Pharaoh’s dream predicted seven years of famine. During the famine, Joseph’s older brothers came to Egypt to buy food. They did not recognize Joseph, now twenty years older, and he treated them harshly, pretending that he thought they were spies. Joseph kept one brother in prison until the others brought their youngest brother, Benjamin, back to Egypt to prove they were not spies. They brought Benjamin with them on a return trip, and, after a series of twists that included his brothers bowing before him—in fulfillment of Joseph’s dream of long ago—Joseph revealed himself to his brothers. They were shocked, yet soon glad to be reunited. Joseph sent word for the entire family to join them in Egypt until after the famine.

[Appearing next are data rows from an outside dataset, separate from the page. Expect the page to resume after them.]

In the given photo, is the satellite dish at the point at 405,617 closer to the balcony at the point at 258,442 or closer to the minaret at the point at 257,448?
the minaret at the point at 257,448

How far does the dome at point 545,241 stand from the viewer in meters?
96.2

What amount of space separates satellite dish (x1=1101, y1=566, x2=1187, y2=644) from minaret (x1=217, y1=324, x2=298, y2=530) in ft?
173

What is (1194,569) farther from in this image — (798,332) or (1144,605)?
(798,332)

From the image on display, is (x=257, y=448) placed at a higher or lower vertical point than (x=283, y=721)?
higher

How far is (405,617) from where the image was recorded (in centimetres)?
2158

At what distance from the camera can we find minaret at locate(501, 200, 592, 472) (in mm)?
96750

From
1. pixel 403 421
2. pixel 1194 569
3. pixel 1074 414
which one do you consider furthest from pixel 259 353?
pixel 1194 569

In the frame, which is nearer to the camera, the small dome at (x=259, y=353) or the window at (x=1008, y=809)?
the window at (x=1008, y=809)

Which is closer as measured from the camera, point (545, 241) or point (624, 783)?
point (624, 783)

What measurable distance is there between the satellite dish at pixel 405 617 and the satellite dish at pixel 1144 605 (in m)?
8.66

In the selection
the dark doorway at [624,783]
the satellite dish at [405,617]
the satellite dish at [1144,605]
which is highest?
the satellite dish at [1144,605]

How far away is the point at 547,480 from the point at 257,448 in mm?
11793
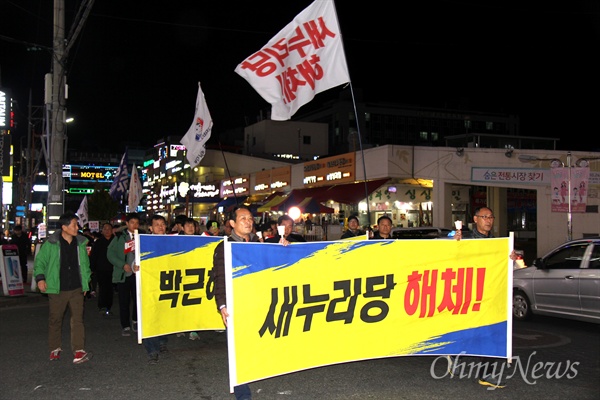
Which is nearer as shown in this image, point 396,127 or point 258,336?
point 258,336

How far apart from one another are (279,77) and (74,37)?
7606mm

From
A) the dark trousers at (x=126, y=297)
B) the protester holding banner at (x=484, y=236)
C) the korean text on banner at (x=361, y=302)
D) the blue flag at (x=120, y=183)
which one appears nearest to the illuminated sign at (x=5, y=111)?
the blue flag at (x=120, y=183)

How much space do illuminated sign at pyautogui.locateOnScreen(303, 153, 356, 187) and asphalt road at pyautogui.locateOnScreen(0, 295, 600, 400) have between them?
19.2m

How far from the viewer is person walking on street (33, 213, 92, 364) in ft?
23.9

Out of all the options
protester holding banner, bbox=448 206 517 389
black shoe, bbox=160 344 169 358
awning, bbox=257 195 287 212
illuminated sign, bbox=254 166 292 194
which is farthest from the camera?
illuminated sign, bbox=254 166 292 194

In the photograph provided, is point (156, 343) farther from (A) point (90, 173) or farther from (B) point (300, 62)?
(A) point (90, 173)

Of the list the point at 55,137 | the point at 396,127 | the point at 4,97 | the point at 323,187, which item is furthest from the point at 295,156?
the point at 55,137

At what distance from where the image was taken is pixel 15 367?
7102mm

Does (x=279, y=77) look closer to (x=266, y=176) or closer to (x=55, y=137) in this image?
(x=55, y=137)

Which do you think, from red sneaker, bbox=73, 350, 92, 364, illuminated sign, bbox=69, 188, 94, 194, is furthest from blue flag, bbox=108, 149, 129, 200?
illuminated sign, bbox=69, 188, 94, 194

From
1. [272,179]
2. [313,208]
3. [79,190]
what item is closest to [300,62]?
[313,208]

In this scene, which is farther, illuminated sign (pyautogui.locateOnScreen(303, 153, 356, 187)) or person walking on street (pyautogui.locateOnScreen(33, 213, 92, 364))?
illuminated sign (pyautogui.locateOnScreen(303, 153, 356, 187))

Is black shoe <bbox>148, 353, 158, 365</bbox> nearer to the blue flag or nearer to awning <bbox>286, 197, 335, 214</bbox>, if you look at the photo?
the blue flag

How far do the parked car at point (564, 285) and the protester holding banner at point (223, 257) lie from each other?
247 inches
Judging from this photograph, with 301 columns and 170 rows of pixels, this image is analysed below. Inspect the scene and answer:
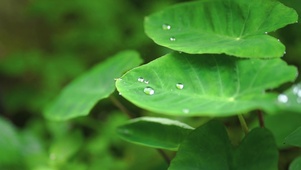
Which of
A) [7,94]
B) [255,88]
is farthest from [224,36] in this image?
[7,94]

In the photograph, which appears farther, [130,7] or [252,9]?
[130,7]

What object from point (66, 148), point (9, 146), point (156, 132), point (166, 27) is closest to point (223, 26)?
point (166, 27)

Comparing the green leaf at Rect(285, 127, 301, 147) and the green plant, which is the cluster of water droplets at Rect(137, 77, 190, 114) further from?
the green leaf at Rect(285, 127, 301, 147)

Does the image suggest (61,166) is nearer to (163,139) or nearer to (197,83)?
(163,139)

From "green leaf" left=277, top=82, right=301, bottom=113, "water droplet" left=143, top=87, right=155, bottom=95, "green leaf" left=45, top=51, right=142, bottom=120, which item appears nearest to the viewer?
"green leaf" left=277, top=82, right=301, bottom=113

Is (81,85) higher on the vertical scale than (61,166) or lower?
higher

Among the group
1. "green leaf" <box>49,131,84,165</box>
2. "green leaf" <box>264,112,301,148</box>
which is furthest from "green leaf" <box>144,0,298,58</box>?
"green leaf" <box>49,131,84,165</box>

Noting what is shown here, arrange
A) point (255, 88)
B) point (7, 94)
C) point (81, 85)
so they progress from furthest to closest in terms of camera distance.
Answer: point (7, 94), point (81, 85), point (255, 88)

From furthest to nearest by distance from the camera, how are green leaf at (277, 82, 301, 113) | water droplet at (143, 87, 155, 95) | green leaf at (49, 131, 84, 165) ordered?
green leaf at (49, 131, 84, 165), water droplet at (143, 87, 155, 95), green leaf at (277, 82, 301, 113)
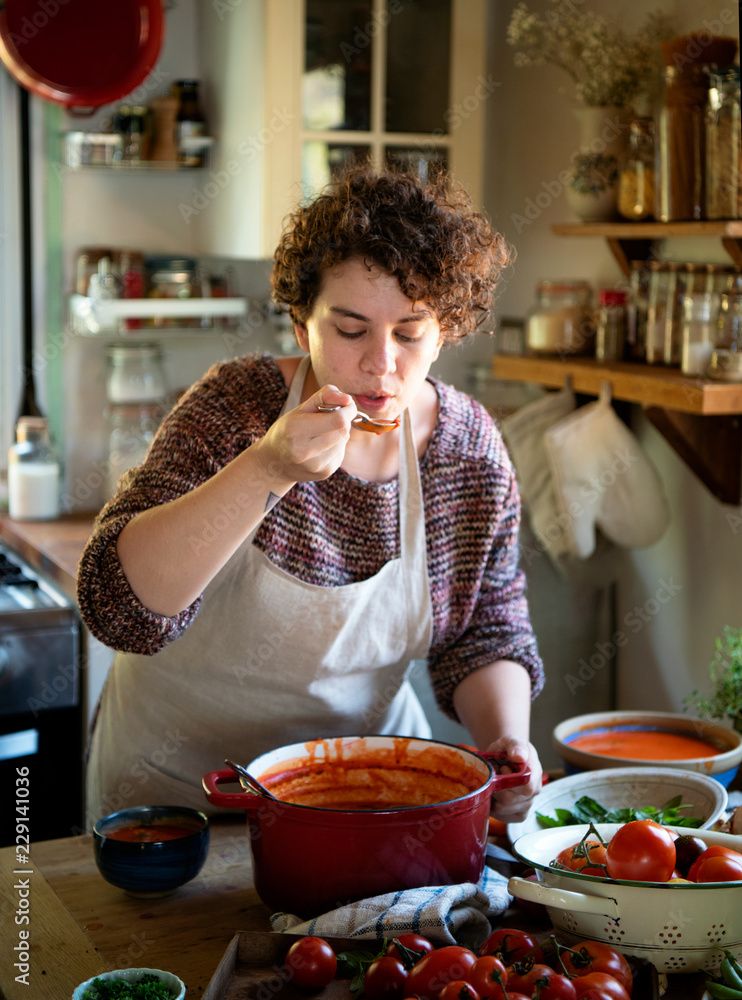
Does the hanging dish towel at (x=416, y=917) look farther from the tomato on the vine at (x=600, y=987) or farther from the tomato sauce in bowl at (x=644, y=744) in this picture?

Later, when their father, Jacob, died, Joseph’s brothers feared that Joseph would take revenge against them for their prior treatment of him. They came to Joseph and begged for his forgiveness, appealing to a request their father had made before he died (Genesis 50:16–17) Joseph wept when he heard their appeal. Revenge was the last thing on his mind. Joseph said to them, “Don’t be afraid. Am I in the place of God? You intended to harm me, but God intended it for good to accomplish what is now being done, the saving of many lives” (Genesis 50:19–20).

In the story of Joseph and his brothers, we see the themes of forgiveness, the father-son bond, sibling rivalry, brotherly love, God’s sovereignty, and God’s greater good in times of suffering. Just like Joseph, we are called to forgive those who have offended us and see life’s experiences as part of God’s plan to help us serve others.